### TEXT SEGMENT
The query with invoices containing at least one full album.

In [11]:
%%sql
select
    case
        when full_albums > 0 then 'Full Album' else 'Non Album' end as invoice_type
    ,count(*) as invoices
    ,round(cast(count(*) as float) / (select count(*) from invoice), 2) as invoices_pct
from invoice_albums
group by 1

Done.


invoice_type,invoices,invoices_pct
Full Album,201,0.33
Non Album,413,0.67


Business is currently considering to purchase only the most popular tracks from each album, instead of purchasing every track from an album. This could lead to losing from **20% to 30%** of revenue.

In [12]:
%%sql -- query using 'except' statement (less optimized due the selects in select what is slow af)

with missing as (
    select
        invoice_id
        ,(
            select count(*)

### MATERIAL
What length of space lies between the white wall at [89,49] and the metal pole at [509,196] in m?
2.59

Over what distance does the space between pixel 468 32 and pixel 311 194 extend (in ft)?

### YOUR TASKS
1) Reproduce the album invoice notebook word for word, everything from "invoice_type,invoices,invoices_pct" down to "is slow af)".
2) Pick up the SQL notebook on full-album invoices right after its final line and carry it further.

### PER-TASK OUTPUTS
1)
invoice_type,invoices,invoices_pct
Full Album,201,0.33
Non Album,413,0.67


Business is currently considering to purchase only the most popular tracks from each album, instead of purchasing every track from an album. This could lead to losing from **20% to 30%** of revenue.

In [12]:
%%sql -- query using 'except' statement (less optimized due the selects in select what is slow af)

2)
            from (
                -- All album tracks
                select tr.track_id from track tr
                where tr.album_id = ifa.first_album
                
                except
                
                -- All invoiced tracks
                select il.track_id from invoice_line il
                where il.invoice_id = ifa.invoice_id
            ) al_diff
        ) as missing_tracks
    from (
        select 
            il.invoice_id
            ,min(tr.album_id) as first_album
        from invoice_line il join track tr on tr.track_id = il.track_id
        group by il.invoice_id
    ) ifa
)

select
    case when missing_tracks = 0 then 'Full Album' else 'Non Album' end as invoice_type
    ,count(*) as invoices
    ,round(cast(count(*) as float) / (select count(*) from invoice), 2) as invoices_pct
from missing
group by 1

Done.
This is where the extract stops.